5. Aux termes de l’article L. 161-1-5 du code de la sécurité sociale, applicable au recouvrement des indus de prime d’activité en vertu de l’article L. 845-1 du même code : « Pour le recouvrement d’une prestation indûment versée (…), le directeur d’un organisme de sécurité sociale peut (…) délivrer une contrainte qui, à défaut d’opposition du débiteur devant la juridiction compétente, comporte tous les effets d’un jugement et confère notamment le bénéfice de l’hypothèque judiciaire ». Aux termes de l’article R. 133-3 de ce code : « Si la mise en demeure ou l’avertissement reste sans effet au terme du délai d’un mois à compter de sa notification, les directeurs des organismes créanciers peuvent décerner (…) une contrainte comportant les effets mentionnés à ces articles. La contrainte est notifiée au débiteur par tout moyen permettant de rapporter la preuve de sa date de réception ou lui est signifiée par acte d’huissier de justice. La contrainte est signifiée au débiteur par acte d’huissier de justice ou par lettre recommandée avec demande d’avis de réception. A peine de nullité, l’acte d’huissier ou la notification mentionne la référence de la contrainte et son montant, le délai dans lequel l’opposition doit être formée, l’adresse du tribunal compétent et les formes requises pour sa saisine. (…) Le débiteur peut former opposition par inscription au secrétariat du tribunal compétent (…) ».

6. Il résulte des dispositions analysées au point 4 et de celles citées au point 5 que si l’opposition à une contrainte délivrée en vue de l’exécution d’une décision de récupération d’un paiement indu de prime d’activité n’est pas subordonnée à l’exercice d’un recours administratif préalable, le débiteur ne peut en contester le bien-fondé qu’à la condition d’avoir exercé le recours administratif mentionné au point 4.

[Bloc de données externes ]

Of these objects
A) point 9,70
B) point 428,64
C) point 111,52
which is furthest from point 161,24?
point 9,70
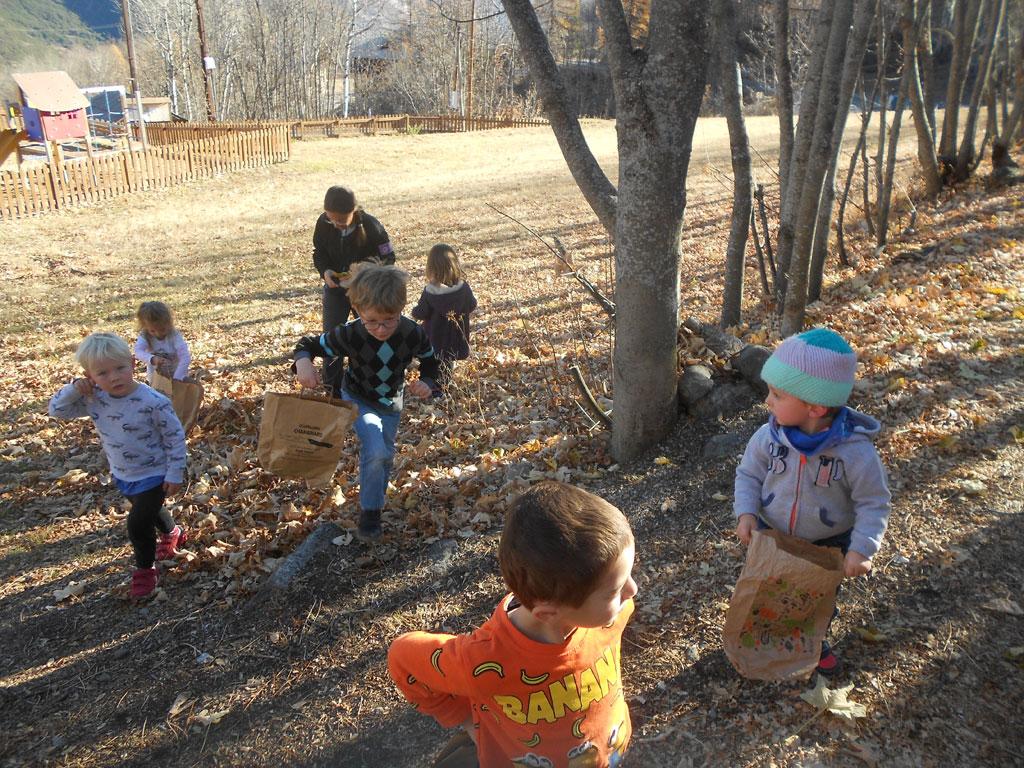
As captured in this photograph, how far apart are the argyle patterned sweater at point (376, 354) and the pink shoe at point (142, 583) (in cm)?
152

7. Il ne résulte pas de l’instruction que M. B... aurait exercé le recours préalable mentionné au point 4 contre la décision lui réclamant un paiement indu de prime d’activité ou que, à la date de la présente ordonnance, la directrice de la CAF de de l’Yonne aurait pris une décision statuant sur un tel recours. Dès lors, compte tenu de ce qui a été dit au point 6, le requérant n’est en tout état de cause pas recevable à contester le bien-fondé de cet indu.

8. Il résulte de tout ce qui précède que la requête de M. B... peut être rejetée en application du 7° de l’article R. 222-1 du code de justice administrative.


ORDONNE :


Article 1er : La requête de M. B... est rejetée.

Article 2 : La présente ordonnance sera notifiée à M. A... B....

Une copie de cette ordonnance sera transmise, pour information, à la caisse d’allocations familiales de l’Yonne.


Fait à Dijon le 6 janvier 2026.


Le président de la 3ème chambre,




L. Boissy


La République mande et ordonne au ministre du travail et des solidarités, en ce qui le concerne, ou à tous commissaires de justice à ce requis, en ce qui concerne les voies de droit commun contre les parties privées, de pourvoir à l’exécution de la présente décision.